## TASK INSTRUCTIONS
Reproduce every one of the items below verbatim, leaving the pictures out of your output.

Scraped caption text data:
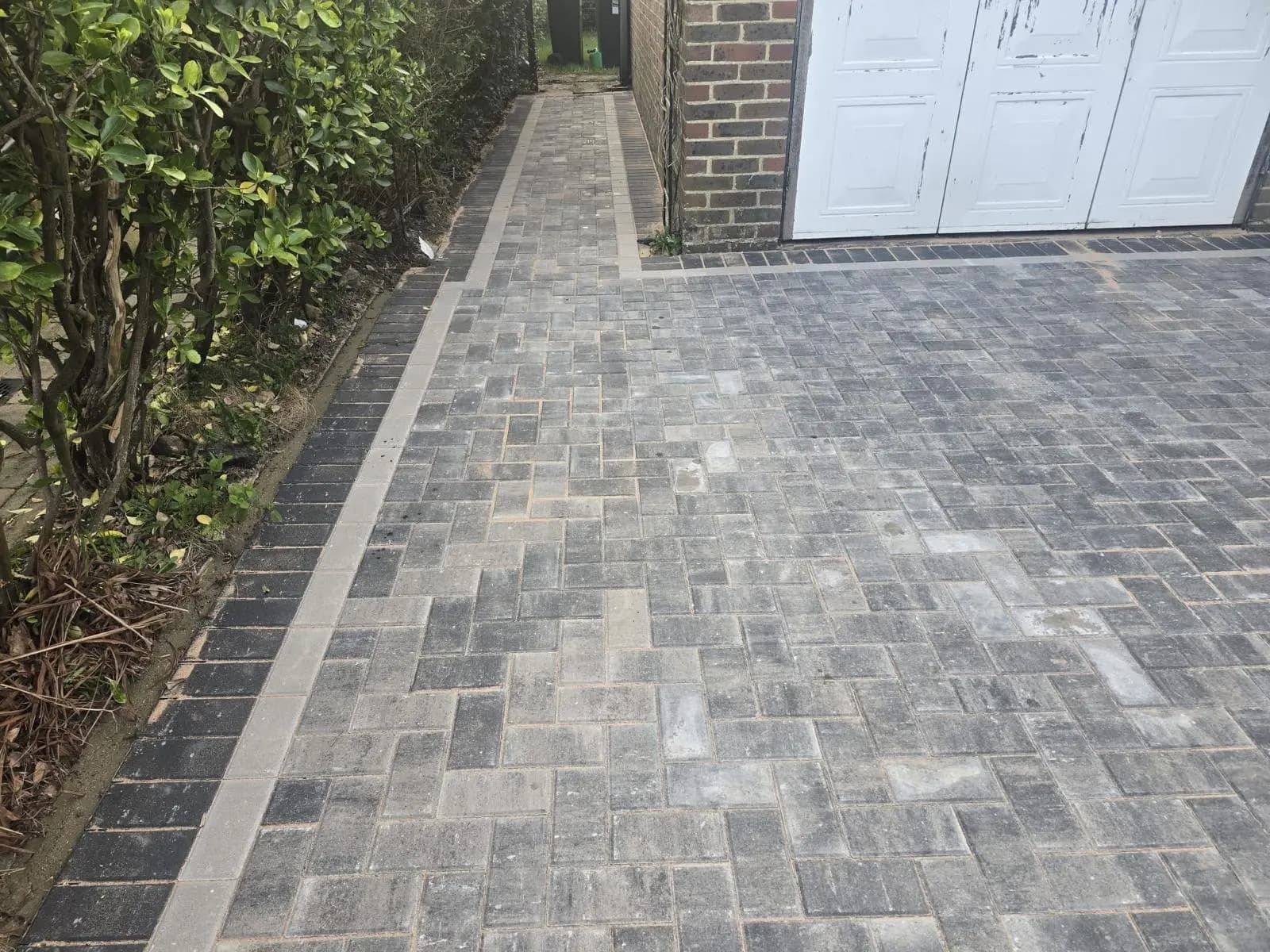Charcoal block paving driveway and side path in Surrey
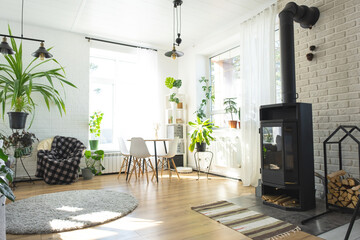 The interior of the house with large windows and home plants round table, metal stove fireplace,...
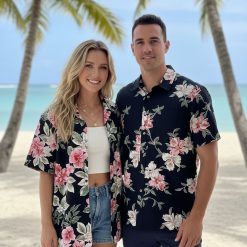 Male model standing outdoors wearing tropical print Cooke Street Hawaiian shirt with palm trees visible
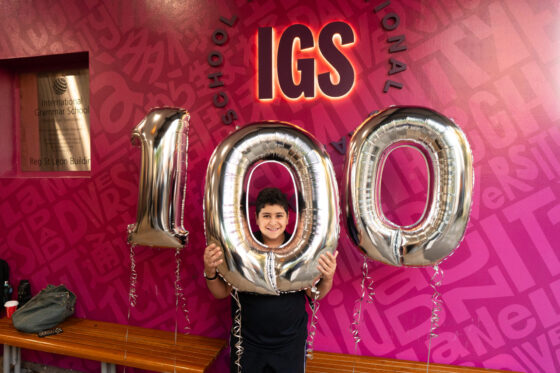 A smiling person holds large silver balloons forming 100 in front of a pink wall with IGS and school-related text.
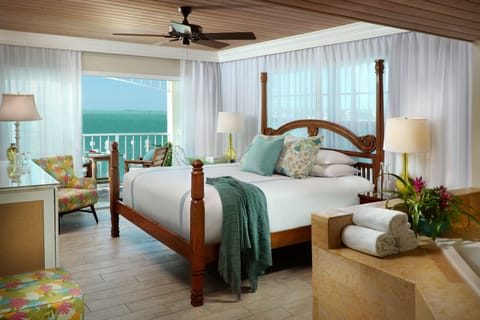 Deluxe Room, Oceanfront | Minibar, in-room safe, individually decorated, individually furnished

## EXERCISE OUTPUT
Charcoal block paving driveway and side path in Surrey
 The interior of the house with large windows and home plants round table, metal stove fireplace,...
 Male model standing outdoors wearing tropical print Cooke Street Hawaiian shirt with palm trees visible
 A smiling person holds large silver balloons forming 100 in front of a pink wall with IGS and school-related text.
 Deluxe Room, Oceanfront | Minibar, in-room safe, individually decorated, individually furnished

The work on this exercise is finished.